The problem is this: our friend Josh was given some screening questions to qualify for a programming interview (to make sure he wasn't one of those programmers who couldn't program), and one of the questions was "Recall that the Stack ADT contains push(E), pop(), ... Implement a Queue using a Stack."
Now, this interview question is very common, if you disallow what was almost certainly an error in the problem phrasing; usually it's "Implement a Queue given Stacks" or "If you had a library that produced Stacks, how would you implement a Queue?" (answer at the end, for those who don't know and/or don't want to figure it out.)
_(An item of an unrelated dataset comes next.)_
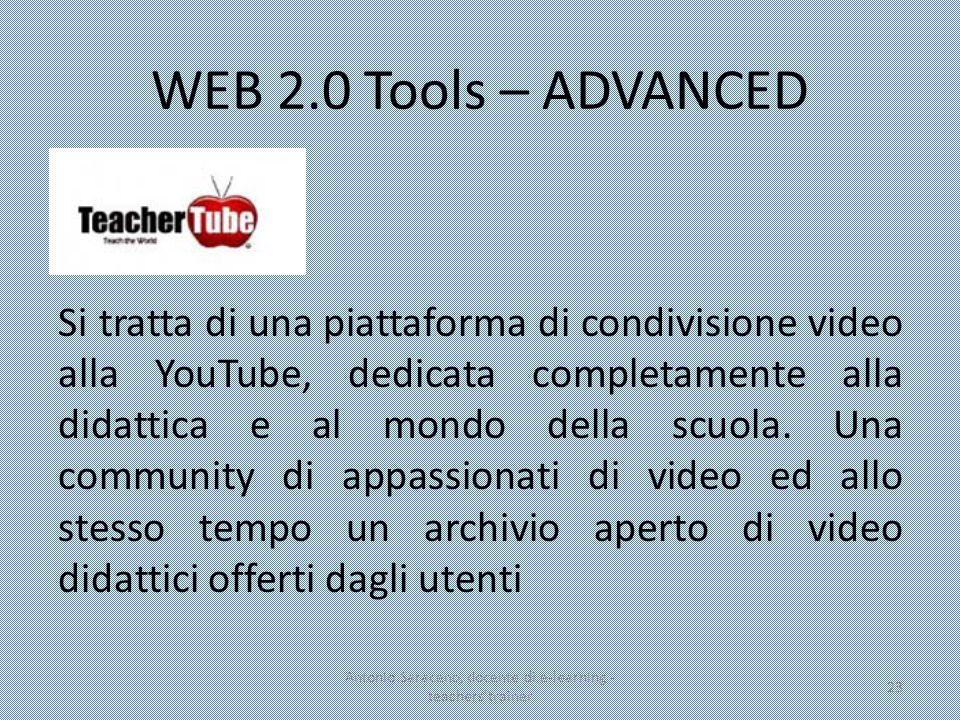 WEB 2.0 Tools – ADVANCED Si tratta di una piattaforma di condivisione video alla YouTube, dedicata completamente alla didattica e al mondo della scuol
But the problem was unclear: using a Stack? Only a single instance? Is it even possible? The common solution to the common problem uses two stacks. Mr. Wilde came up with the following solution, which does in fact use only one instance of a stack: use the program's call stack, along with recursion, to keep track of intermediate values. Shown algorithmically (in Ruby, since it looks the most like pseudocode):
def enqueue(element)
@stack.push element
end
def dequeue
if @stack.size == 1
return @stack.pop
elsif @stack.size > 1
tmp = @stack.pop
value = self.dequeue
@stack.push tmp
return value
else
raise EmptyStackException
end
end
Amazing! Here's the standard solution with two stacks:
def enqueue(element)
@first.push element
end
def dequeue
if not @second.empty
return @second.pop
elsif @first.empty
raise EmptyStackException
else
while not @first.empty
@second.push @first.pop
end
return @second.pop
end
end
The intuition in this case is that you use one stack for enqueueing and another for dequeueing. When the dequeue stack becomes empty, you remove all elements from the enqueue stack into the dequeue stack. This puts the enqueued elements in the dequeue stack in reverse order, meaning you can pop them in the order they were inserted in.
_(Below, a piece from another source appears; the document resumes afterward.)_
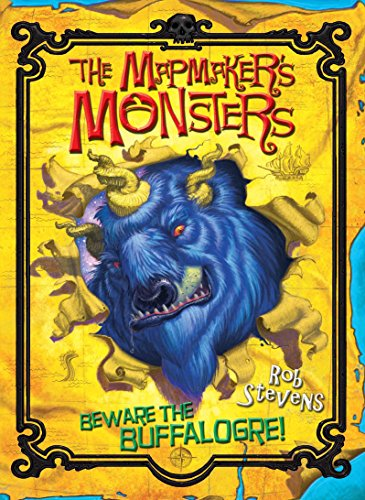 9780330456692: The Mapmaker's Monsters 1: Beware the Buffalogre! (No. 1)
This gives you constant-time performance on most enqueues and dequeues, with an occasional O(n) for when the dequeue stack runs out.
Posts
I just came here to post that Matt is pretty awesome. Also, that's a clever solution.
ReplyDeleteAww. You guys are awesome too.
ReplyDeleteOne thing to note is that the standard solution is actually amortized constant time, while the "one stack" solution will always dequeue in linear time.
So, this solution is really only good for being cheeky on weirdly phrased programming tests.